Petra Saviñón Ferreras
La autora es periodista
El trabajo doméstico remunerado existe desde la era precristiana, o sea desde antes de que la humanidad fuese dividida en AC y DC y sus razones no están sustentadas preciso en el empoderamiento laboral de la mujer.
No están fijadas en ese derecho que la hace salir a la calle a trabajar y dejar sus hijos al cuidado de otras y ahora incluso de otros.
Aun antes de esto, las damas de alto linaje pagaban por los oficios de la casa y esta práctica ha extendido sus ramas al punto de que ahora en cualquier familia modesta hay una trabajadora.
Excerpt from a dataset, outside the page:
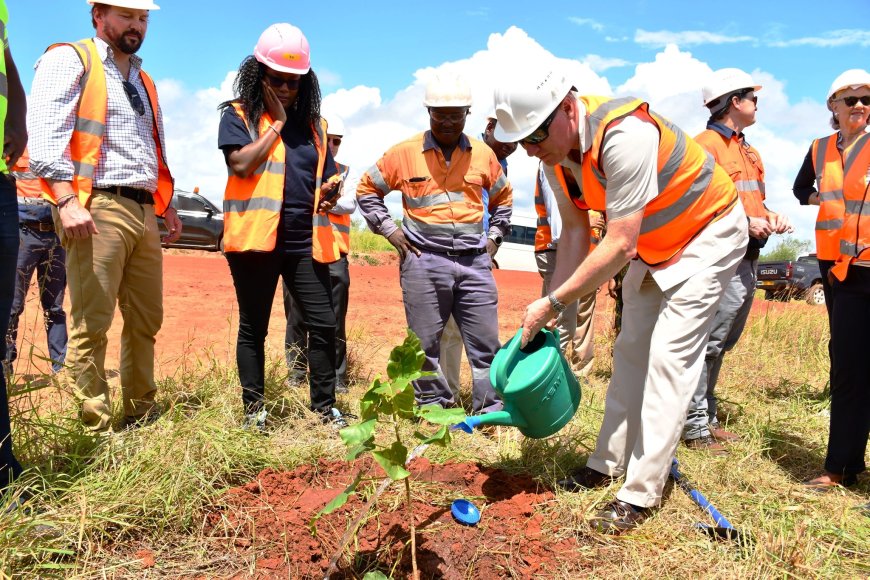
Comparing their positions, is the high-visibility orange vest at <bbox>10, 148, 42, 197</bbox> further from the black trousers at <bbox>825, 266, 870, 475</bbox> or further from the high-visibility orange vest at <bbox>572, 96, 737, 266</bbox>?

En el ajetreo de la vida moderna, padres y madres agotan largas jornadas fuera del hogar y una tercera persona, tantas veces ajena a la familia, atiende la casa y a los hijos.
Así, estos seres humanos pasan más tiempo con los vástagos de otros que sus propios progenitores. En infinidad de ocasiones son sus consejeros, sus asesores en la materia más importante, la vida y en múltiples casos dejan a los suyos solos en barriadas empobrecidas.
Muertas del cansancio, las sirvientas llegan a la paupérrima morada y ven a sus pequeños crecer de lejos, sin tiempo para escucharles, para prevenirles sobre los peligros que el mundo guarda. Sin tiempo para estar.
Por un mísero salario tienen encima la responsabilidad de una vivienda con todo lo que hay dentro. Aparte de la fatalidad de estar separadas de su familia, en casos hasta por meses, sufren vejaciones, acusaciones y hasta violaciones sexuales.
El griterío armado por la propuesta de que este personal fuera incluido en la seguridad social es una prueba de que más que trabajadoras y trabajadores queremos esclavos asalariados.
Uno de los argumentos es que las personas que pagan este servicio, tampoco ganan mucho, y necesitan trabajar.
¡Vaya usted a ver!
En otros países y en esa lista caben muchos de Latinoamérica, tener una sirvienta, un sirviente es casi un lujo y por eso cada ama, amo de casa, asume sus responsabilidades, planifica y afronta.
Aquí no, aquí pareciera en ciertas situaciones que los queremos para pagarles lo que nos viene en gana y hasta para darnos el placer enfermizo de humillarlos.